| Problem 1 |
In the Darwin Core export configuration, list every field set under the Record-Level Terms heading.
| Problem 2 |
Carry on the Darwin Core export configuration from the point where it stops.

** Opening Passage to read block **

Darwin Core Export Configuration

Basic Setup

exports:
  - name: dwc_occurrence_json
    enabled: true
    exporter: json_api_exporter    # Reuses JSON API infrastructure

    params:
      output_dir: "exports/dwc/occurrence_json"

      # File naming patterns
      detail_output_pattern: "taxon/{id}_occurrences_dwc.json"
      index_output_pattern: "taxon_index.json"

      # JSON formatting
      json_options:
        indent: 2
        ensure_ascii: false

    groups:
      - group_by: taxon
        # Use Darwin Core transformer
        transformer_plugin: niamoto_to_dwc_occurrence

        # Index file configuration
        index:
          fields:
            - id: taxon_id
            - scientificName: general_info.name.value
            - taxonRank: general_info.rank.value
            - occurrences_count: general_info.occurrences_count.value
            - file_path:
                generator: endpoint_url
                params:
                  base_path: ""
                  pattern: "taxon/{id}_occurrences_dwc.json"

        # Darwin Core transformation parameters
        transformer_params:
          occurrence_list_source: "occurrences"
          mapping:
            # ... (detailed mapping configuration below)

Generated File Structure

This configuration creates:

  • exports/dwc/occurrence_json/taxon/1_occurrences_dwc.json - DwC occurrences for taxon 1

  • exports/dwc/occurrence_json/taxon/2_occurrences_dwc.json - DwC occurrences for taxon 2

  • exports/dwc/occurrence_json/taxon_index.json - Index of available taxon files

Important: Only taxa with actual occurrences generate files. Empty taxa are automatically skipped.

Darwin Core Field Mapping

Core Record Structure

Darwin Core groups fields into logical categories. Here’s the complete mapping configuration:

transformer_params:
  occurrence_list_source: "occurrences"
  mapping:
    # ============================================================
    # Record-Level Terms
    # ============================================================
    type: "Occurrence"
    language: "fr"
    license: "CC-BY-4.0"
    rightsHolder: "Niamoto - Nouvelle-Calédonie"
    datasetName: "Niamoto Export - Nouvelle-Calédonie Flore"
    basisOfRecord: "HumanObservation"

    # ============================================================
    # Occurrence Terms
    # ============================================================
    occurrenceID:
      generator: unique_occurrence_id
      params:
        prefix: "niaocc_"
        source_field: "@source.id"

    individualCount: "1"
    occurrenceStatus: "present"

    # ============================================================
    # Event Terms
    # ============================================================
    eventID:
      generator: unique_event_id
      params:
        prefix: "niaevt_"
        source_field: "@source.id"

    eventDate:
      generator: format_event_date
      params:
        source_field: "@source.month_obs"

    year:
      generator: extract_year
      params:
        source_field: "@source.month_obs"

    month:
      generator: extract_month
      params:
        source_field: "@source.month_obs"

    # ============================================================
    # Location Terms
    # ============================================================
    country: "New Caledonia"
    countryCode: "NC"
    stateProvince: "@source.province"

    minimumElevationInMeters: "@source.elevation"
    maximumElevationInMeters: "@source.elevation"

    decimalLatitude:
      generator: format_coordinates
      params:
        source_field: "@source.geo_pt"

** Closing Passage to read block **
** Opening Data provided block **

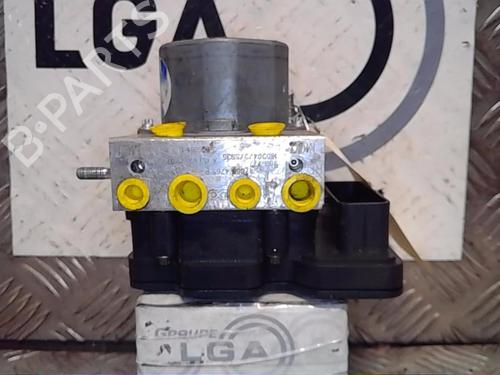Used ABS pump RENAULT TWINGO III (BCM_, BCA_) 0.9 TCe 90 (BCM9, BCM2) (90 hp) 13856137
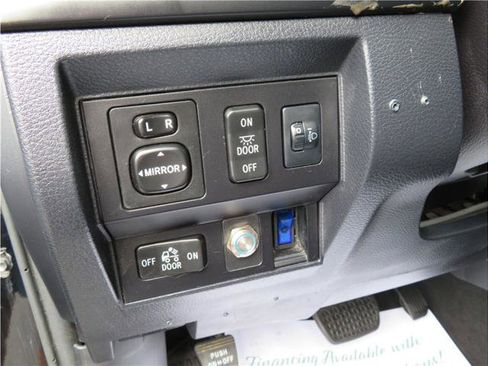 Used 2017 Toyota Tundra SR image 10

** Closing Data provided block **

| Response area 1 |
type, language, license, rightsHolder, datasetName, basisOfRecord

| Response area 2 |
        type: "latitude"

    decimalLongitude:
      generator: format_coordinates
      params:
        source_field: "@source.geo_pt"
        type: "longitude"

    geodeticDatum: "WGS84"

    # ============================================================
    # Identification Terms
    # ============================================================
    identificationID:
      generator: unique_identification_id
      params:
        prefix: "niaid_"
        source_field: "@source.id"

    # ============================================================
    # Taxon Terms
    # ============================================================
    taxonID: "@taxon.taxon_id"
    scientificName: "@source.taxonref"
    kingdom: "Plantae"
    family: "@source.family"
    genus: "@source.genus"

    specificEpithet:
      generator: extract_specific_epithet
      params:
        source_field: "@source.taxonref"

    infraspecificEpithet:
      generator: extract_infraspecific_epithet
      params:
        source_field: "@source.taxonref"

    taxonRank: "@taxon.general_info.rank.value"
    scientificNameAuthorship: "@source.taxonref"

    # ============================================================
    # Measurement Extensions
    # ============================================================
    dynamicProperties:
      generator: format_measurements
      params:
        measurements:
          - field: "@source.dbh"
            name: "diameterAtBreastHeight"
            unit: "cm"
          - field: "@source.height"
            name: "height"
            unit: "m"
          - field: "@source.wood_density"
            name: "woodDensity"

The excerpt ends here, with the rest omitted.